As the Conservative Party under Kemi Badenoch struggles to recover from their devastating 2024 election loss, internal divisions have erupted into the open. The decision to sack shadow justice minister Robert Jenrick due to his impending defection to Nigel Farage’s Reform UK party has laid bare the fragility of the right-wing political landscape in the UK.
Jenrick’s public shift to Reform UK has transformed the issue from one of party discipline to a test of the Conservatives’ very political viability. The former Tory cabinet minister claims he left because “Britain is broken” and the party he served refused to acknowledge their role in breaking it. This self-serving distinction, however, highlights a deeper malaise within the Conservative ranks.
Despite Badenoch’s improving poll numbers, she could not afford to tolerate dissent from ambitious colleagues coveting her job. By acting decisively, she has exposed a rift that goes beyond mere restlessness. Jenrick was not just a disgruntled colleague, but a plausible alternative centre of gravity, with the potential to attract Reform voters and support from within the party.
The Tories’ problem is not that senior figures are engaging with Reform UK, but that enough of them now believe the populist party offers salvation from extinction. More than a dozen former Conservative MPs have already defected, and Jenrick’s switch is a significant blow, as he has real grassroots traction.
Badenoch can claim she has inoculated the party against further infection, but Jenrick’s removal has only highlighted the Conservatives’ disunity.

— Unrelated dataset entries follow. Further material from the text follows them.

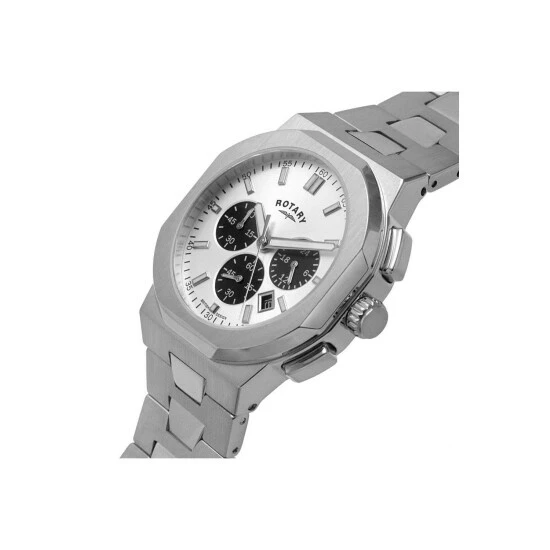 Rotary Regent Stainless Steel Classic Analogue Quartz Watch - Gb05450/59 For Male 7 Rotary Regent Stainless Steel Classic Analogue Quartz Watch - Gb05450/59 For Male - Image 5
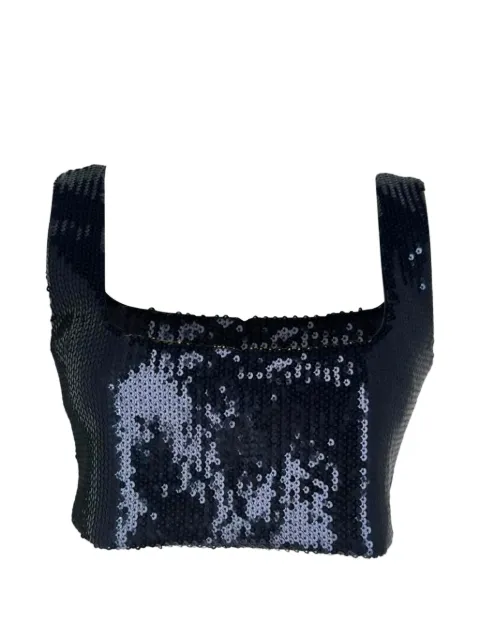 Galvan London Beating Heart sequinned crop top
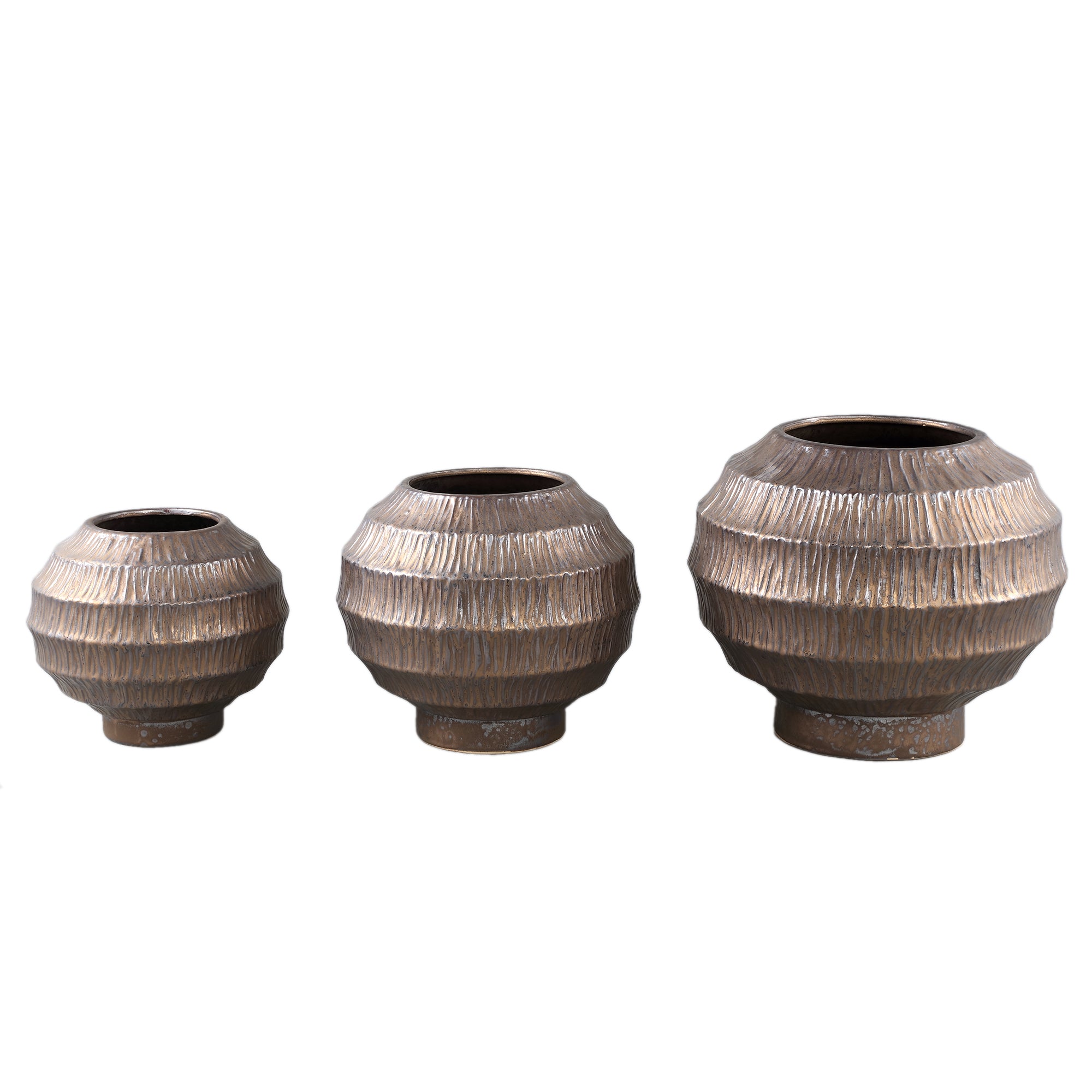Cherith Pot en céramique - M (28x28x26 cm)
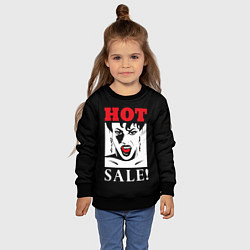 Свитшот детский Hot Sale, цвет: 3D-черный — фото 2
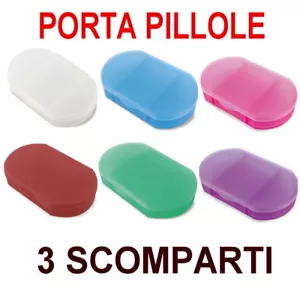 PILL HOLDER PILLS TABLETS 3 COMPARTMENTS Daily WEEKLY Medicine - Picture 1 of 10
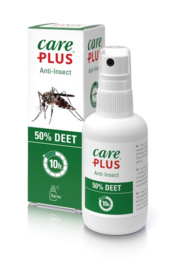 Care Plus - Anti Insect Spray - DEET 50% - Anti Mug - Anti Teken - 60 ml.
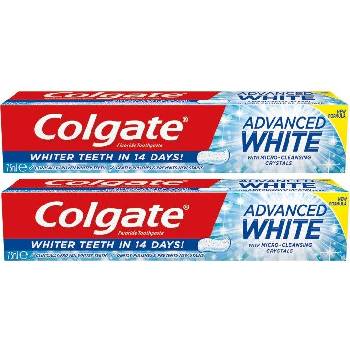 Colgate Advanced White zubná pasta 2 x 75 ml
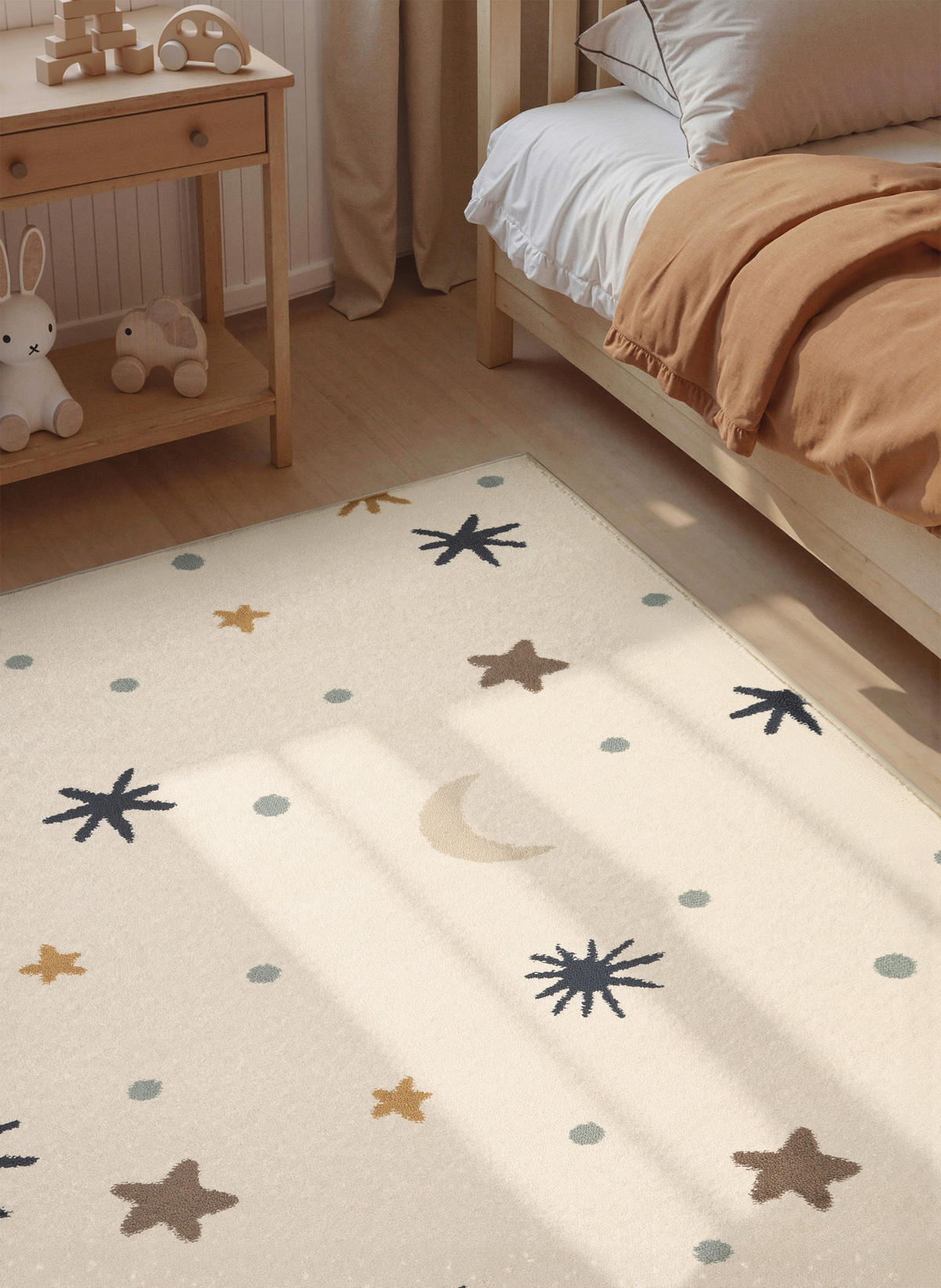 KINDERTEPPICH 160/235 cm Adventures Stern  - Multicolor/Creme, Design, Kunststoff/Textil (160/235cm) - Hanse Home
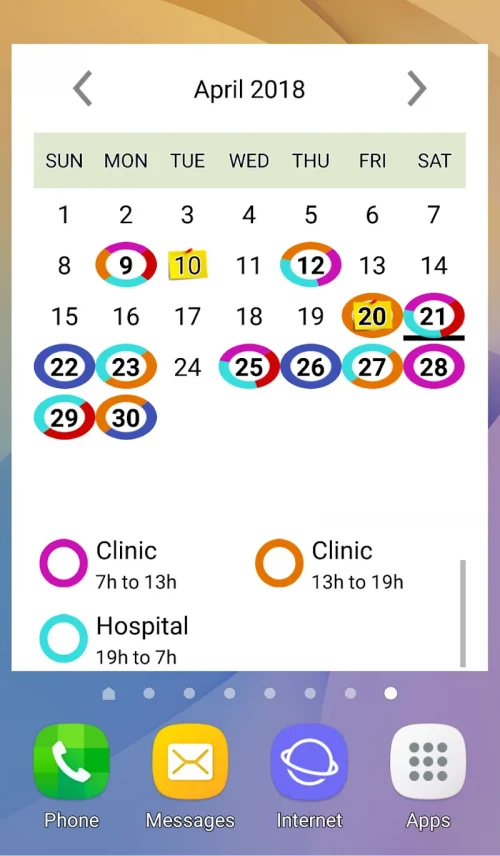Easy work scheduling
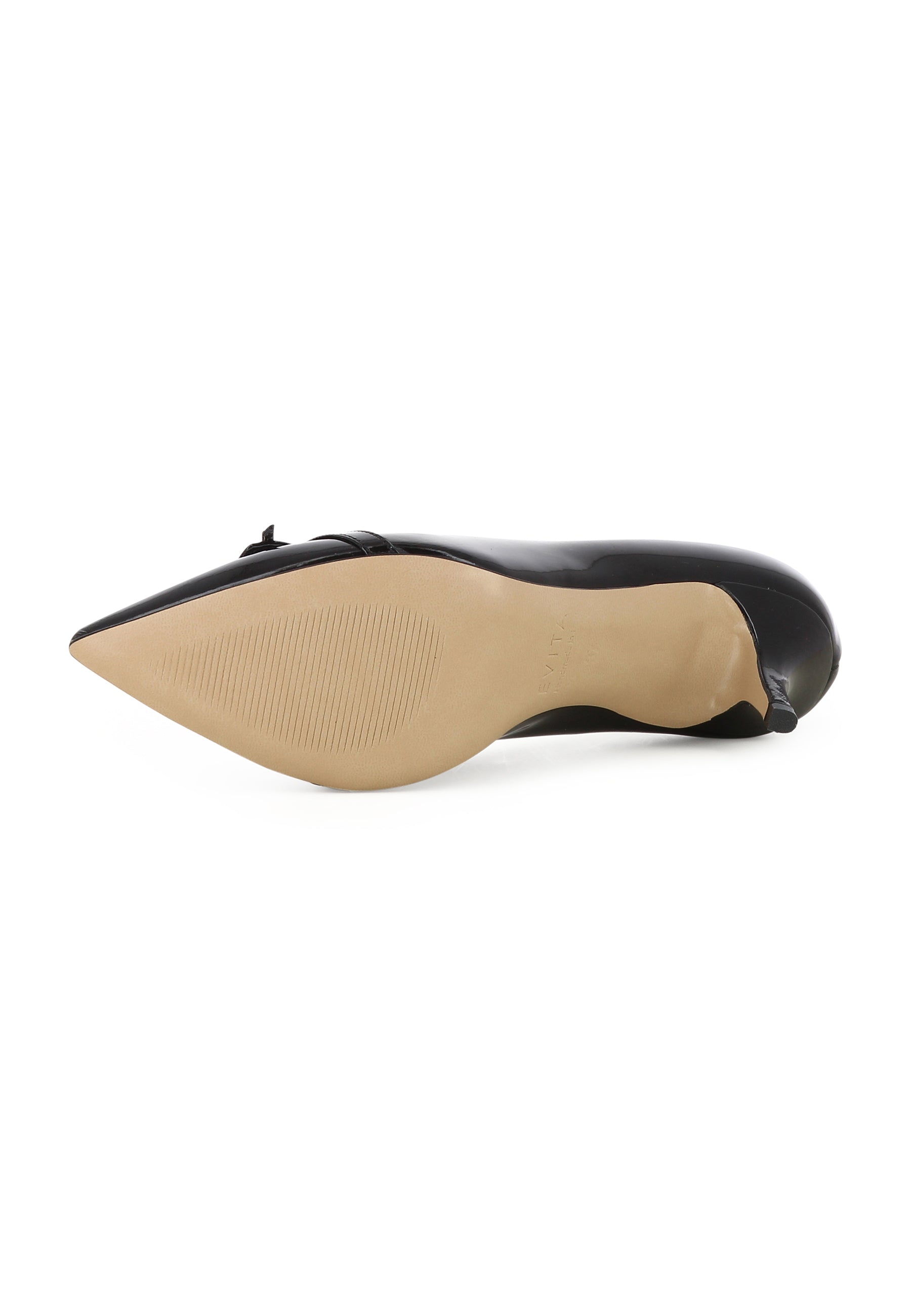 GIULIA Damen Pumps  -  Lackleder Schwarz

The party’s very survival is at stake, as is the coherence of the opposition. A right-wing split between rival claims to authenticity offers voters noise rather than a credible programme and diminishes the prospect of an effective government-in-waiting.
The British right is now divided between two camps competing for the same voters. The risk for Badenoch is that she has triggered a change in the politics of the right that cannot be closed down by discipline alone. By defenestrating Jenrick, she has forced Conservative MPs to confront questions they have postponed since 2024: where does power on the right now reside? Is Reform a threat to be contained or a vehicle to be joined, or bargained with?
This drama is far from over, as the party gears up for key May elections. The battle for leadership and survival will be at the forefront, and every act of authority can appear as an escalation of the fight. The British right may wish to present its current turmoil as a tragedy inflicted from without, but it is a self-administered wound, the logical outcome of a decade of Conservative delusions.